Getting the Lead Out
In deep water, tilefishing with conventional equipment is not for the faint of heart, as both angler and gear need to be up to this fishing's rigorous demands. Commercial fishermen have reported catching tiles in the 80-pound class, but tilefish generally run about 5 to 25 pounds. (Dennis Muhlenforth of Hockessin, Delaware, caught a 63-pound, 8-ounce behemoth golden tile on conventional rod and reel last August, posting the new IGFA all-tackle world record.)
Just reeling up your rig for a bait check or to position for a new drift can get the heart pumping, let alone hooking into a huge fish, so it's important to have proper equipment. Use a reel with a high retrieve ratio, a large spool or both to gain more line with each crank. Shimano Torsa and Tiagra reels do an excellent job of this. For the angler on a budget, the Newell S454-5, Okuma Titus T-20 and Penn 320 GTi are all very capable reels when spooled with preferred line - braid in the 65-pound-test range. To optimize performance, spool up slightly beyond normal capacity. A reel filled to the max will retrieve the most line per turn.
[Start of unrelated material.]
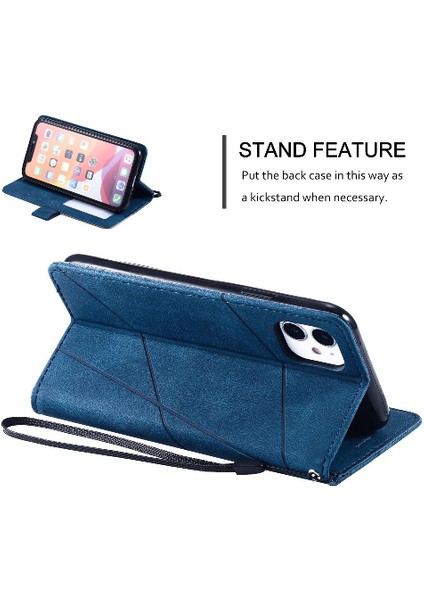 IPhone 12 Için Kılıf Mini Manyetik Kart Tutucu Kickstand Cüzdan Flip Folio (Yurt Dışından)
Many line choices work well for tilefishing - as long as they're braid! While the debate over monofilament and braided line will continue for many other fishing applications, braid for tiles is essential. Even in depths of more than 1,000 feet, braided line has the sensitivity to detect bites.
Of equal importance is the narrow diameter of braided line. The wider monofilament line offers more surface area to the current. The deeper you drop, the more the currents affect the line, creating more slack and reducing your ability to feel a fish. Ultimately, with mono you need more weight to hold bottom and more line to get it there. Braided line keeps line scope to a minimum and allows you to fish with less weight - both virtues when it comes to tilefishing.
As for rod choice, a typical cod stick with a lot of backbone does the trick. You want a 6- to 7½-foot rod rated for 50-pound-test. Most importantly, your equipment should be comfortable: You might have six to 10 hookups over the course of the day. That means you'd be pulling on fish for more than a mile. The handgrips both above and below your reel should be to your liking, and if you use a gimbal belt, fish with a rod made for that.